Post-election confidence returns
Economists say the brief volatility seen before the polls was largely driven by investors holding onto Dollars amid political uncertainty. With the elections concluded, market confidence appears to be returning.
“At this pace, we could see the exchange rate reach 3,400 Shillings per Dollar by the end of the month,” says Alex Kakande, a financial and investment advisor. “This is good news for importers, but tough for exporters and Ugandans abroad sending money home.”
A stronger Shilling reduces the local currency value of Dollar-denominated earnings, affecting exporters and diaspora remittances, even as it lowers import costs and eases inflationary pressure.
Global factors at play
Beyond domestic fundamentals, the Shilling’s performance mirrors a broader global softening of the US Dollar, following recent interest rate cuts by the US Federal Reserve, aimed at stimulating borrowing and investment.
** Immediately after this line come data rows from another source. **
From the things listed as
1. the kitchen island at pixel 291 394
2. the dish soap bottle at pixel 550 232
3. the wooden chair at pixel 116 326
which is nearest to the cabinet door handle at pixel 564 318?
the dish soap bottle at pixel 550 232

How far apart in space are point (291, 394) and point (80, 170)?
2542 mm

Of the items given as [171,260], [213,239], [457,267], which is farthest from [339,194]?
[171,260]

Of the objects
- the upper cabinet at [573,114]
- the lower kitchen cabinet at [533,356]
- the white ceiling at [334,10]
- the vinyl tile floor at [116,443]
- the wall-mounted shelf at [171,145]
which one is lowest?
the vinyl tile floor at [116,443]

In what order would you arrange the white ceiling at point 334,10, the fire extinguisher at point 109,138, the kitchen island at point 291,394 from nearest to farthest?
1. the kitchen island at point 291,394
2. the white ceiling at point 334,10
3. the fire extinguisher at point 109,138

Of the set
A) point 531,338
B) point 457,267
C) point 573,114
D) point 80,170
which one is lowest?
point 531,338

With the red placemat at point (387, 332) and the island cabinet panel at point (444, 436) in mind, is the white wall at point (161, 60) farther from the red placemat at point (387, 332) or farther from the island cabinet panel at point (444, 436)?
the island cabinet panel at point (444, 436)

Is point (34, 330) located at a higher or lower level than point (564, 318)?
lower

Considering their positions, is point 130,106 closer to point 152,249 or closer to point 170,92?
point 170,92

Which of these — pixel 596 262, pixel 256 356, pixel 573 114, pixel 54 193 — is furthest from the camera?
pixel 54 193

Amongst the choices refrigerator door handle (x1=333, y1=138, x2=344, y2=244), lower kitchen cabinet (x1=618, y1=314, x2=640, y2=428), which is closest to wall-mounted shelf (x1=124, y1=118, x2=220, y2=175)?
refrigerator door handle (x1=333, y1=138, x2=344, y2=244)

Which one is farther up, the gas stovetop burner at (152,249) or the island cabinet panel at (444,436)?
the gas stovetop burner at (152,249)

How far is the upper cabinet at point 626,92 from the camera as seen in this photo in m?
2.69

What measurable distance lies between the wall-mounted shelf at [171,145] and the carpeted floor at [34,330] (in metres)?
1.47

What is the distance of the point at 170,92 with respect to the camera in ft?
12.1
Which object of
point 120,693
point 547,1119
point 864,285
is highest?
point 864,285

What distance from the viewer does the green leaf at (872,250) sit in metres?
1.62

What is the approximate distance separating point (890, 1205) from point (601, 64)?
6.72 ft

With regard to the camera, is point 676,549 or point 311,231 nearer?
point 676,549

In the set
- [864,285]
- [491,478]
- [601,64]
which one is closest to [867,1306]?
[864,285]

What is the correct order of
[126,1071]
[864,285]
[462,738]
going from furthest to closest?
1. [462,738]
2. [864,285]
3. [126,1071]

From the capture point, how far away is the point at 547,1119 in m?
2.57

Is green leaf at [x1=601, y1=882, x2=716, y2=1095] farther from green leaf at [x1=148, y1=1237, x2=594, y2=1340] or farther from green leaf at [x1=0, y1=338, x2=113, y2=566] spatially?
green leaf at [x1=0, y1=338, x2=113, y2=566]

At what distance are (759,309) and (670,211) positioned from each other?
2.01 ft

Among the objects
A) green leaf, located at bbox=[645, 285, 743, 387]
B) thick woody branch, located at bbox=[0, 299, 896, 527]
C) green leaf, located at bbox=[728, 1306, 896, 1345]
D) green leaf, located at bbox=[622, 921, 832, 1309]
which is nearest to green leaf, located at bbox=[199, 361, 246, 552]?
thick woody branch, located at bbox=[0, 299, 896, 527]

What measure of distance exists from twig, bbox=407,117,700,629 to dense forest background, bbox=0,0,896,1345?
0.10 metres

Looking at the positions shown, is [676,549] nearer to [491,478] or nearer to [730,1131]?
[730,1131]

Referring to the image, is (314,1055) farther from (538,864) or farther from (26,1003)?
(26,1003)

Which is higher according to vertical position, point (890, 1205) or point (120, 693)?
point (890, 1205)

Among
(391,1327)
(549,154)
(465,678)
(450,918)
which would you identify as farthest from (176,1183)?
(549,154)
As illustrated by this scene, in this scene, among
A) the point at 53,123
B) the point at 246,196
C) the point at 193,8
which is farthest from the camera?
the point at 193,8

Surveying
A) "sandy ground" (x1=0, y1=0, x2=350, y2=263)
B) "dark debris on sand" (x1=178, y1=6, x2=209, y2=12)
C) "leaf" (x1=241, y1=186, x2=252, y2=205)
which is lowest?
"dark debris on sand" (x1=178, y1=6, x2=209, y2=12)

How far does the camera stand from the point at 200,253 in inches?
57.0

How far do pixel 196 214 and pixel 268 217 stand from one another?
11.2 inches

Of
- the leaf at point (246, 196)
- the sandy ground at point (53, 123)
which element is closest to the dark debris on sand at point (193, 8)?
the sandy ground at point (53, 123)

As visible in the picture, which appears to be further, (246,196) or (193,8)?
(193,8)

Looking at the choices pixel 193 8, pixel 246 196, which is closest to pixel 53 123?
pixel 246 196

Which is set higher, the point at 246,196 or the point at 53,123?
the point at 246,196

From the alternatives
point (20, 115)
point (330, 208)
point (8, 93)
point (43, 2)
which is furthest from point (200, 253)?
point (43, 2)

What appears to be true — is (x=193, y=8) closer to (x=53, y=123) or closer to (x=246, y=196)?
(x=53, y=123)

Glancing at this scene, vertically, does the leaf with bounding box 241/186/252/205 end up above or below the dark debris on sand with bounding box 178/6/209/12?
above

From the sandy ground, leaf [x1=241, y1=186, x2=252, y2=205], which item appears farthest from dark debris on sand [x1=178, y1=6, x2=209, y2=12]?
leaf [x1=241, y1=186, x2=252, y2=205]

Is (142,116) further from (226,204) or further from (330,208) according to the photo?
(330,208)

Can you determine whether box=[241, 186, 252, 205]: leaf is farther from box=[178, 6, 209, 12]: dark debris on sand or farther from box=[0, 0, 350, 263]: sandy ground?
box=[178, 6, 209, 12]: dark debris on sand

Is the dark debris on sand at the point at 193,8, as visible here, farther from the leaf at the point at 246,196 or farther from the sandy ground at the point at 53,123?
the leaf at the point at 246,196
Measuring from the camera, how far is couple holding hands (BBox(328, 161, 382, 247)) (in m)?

While the Dollar was initially expected to remain strong, resilience in other major economies has shifted currency dynamics.
The Uganda Shilling has strengthened against the Kenyan Shilling, appreciating from about KSh27.83 per UGX before election day to roughly KSh26.67 by Wednesday. This underscores the Shilling’s broader regional resilience and highlights its relative outperformance among East African currencies in the wake of Uganda’s elections.